During his seven-year stay in Brazil, Maurits rebuilt Recife and founded a new town (Mauritsstad) on the neighboring island of Antônio Vaz. He also built two country houses (Vrijburg and Boa Vista) on the island. On his properties he collected a wide variety of Brazilian flora and fauna. Maurits brought with him to America a large entourage of scholars, artists, and craftsmen. The most important were Georg Marcgraf (1610–1644), the German naturalist and astronomer; Willem Piso (1611–1678), the governor-general's personal physician, who published on tropical medicine and diseases; the landscape painter Frans Post (1612–1680); and Albert Eckhout (ca. 1610–1665), whose paintings depicted Brazilians and the country's animals and plants. Also of interest are the paintings by the amateur Zacharias Wagener, a German soldier in the service of the Dutch West India Company.

After more than seven years of rule, Maurits, greatly beloved by the populace of Dutch Brazil, was recalled by the directors of the Dutch West India Company. He left for Europe in May of 1644. He became stadholder of Cleves (1647–1679) and was made a prince of the Holy Roman Empire in 1652. He served in various Dutch military posts, distinguishing himself in battle as late as 1674.

See alsoDutch in Colonial Brazil .

BIBLIOGRAPHY

José Antônio Gonsalves de Mello, Tempo dos flamengos: Influencia da ocupaçao Holandesa na vida e na cultura do norte do Brasil (1947).

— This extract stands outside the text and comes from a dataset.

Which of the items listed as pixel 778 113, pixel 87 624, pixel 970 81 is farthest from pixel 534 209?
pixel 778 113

Pieter J. Bouman, Johan Maurits van Nassau, de Braziliaan (1947).

Charles R. Boxer, The Dutch in Brazil, 1624–1654 (1957).

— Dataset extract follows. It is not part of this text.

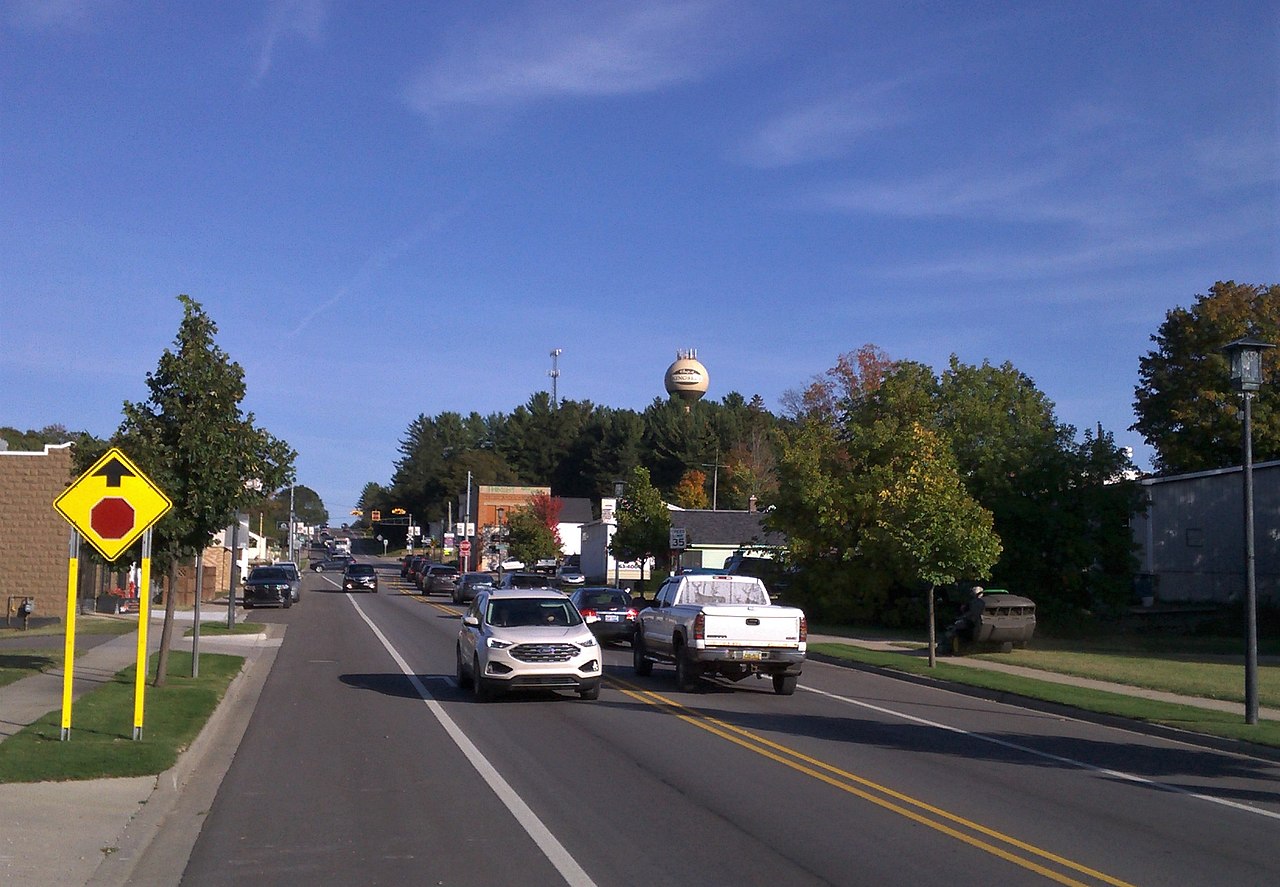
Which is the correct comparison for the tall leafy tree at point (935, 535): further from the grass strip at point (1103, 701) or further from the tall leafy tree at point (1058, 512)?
the tall leafy tree at point (1058, 512)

E. Van Den Boogaart, ed., Johan Maurits van Nassau-Siegen, 1604–1679: A Humanist Prince in Europe and Brazil (1979).

Hermann Wätjen, Das Hollandische Kolonialreich in Brasilien (1921).

Peter J. P. Whitehead and Marinus Boeseman, A Portrait of Dutch 17th Century Brazil: Animals, Plants, and People by the Artists of Johan Maurits of Nassau (1989).

Additional Bibliography

Herkenhoff, Paulo, and Evaldo Cabral de Mello. O Brasil e os holandeses, 1630–1654. Rio de Janeiro: Sextante Artes, 1999.

Mello, Evaldo Cabral de. O negócio do Brasil: Portugal, os Países Baixos e o Nordeste, 1641–1669. Rio de Janeiro: Topbooks, 1998.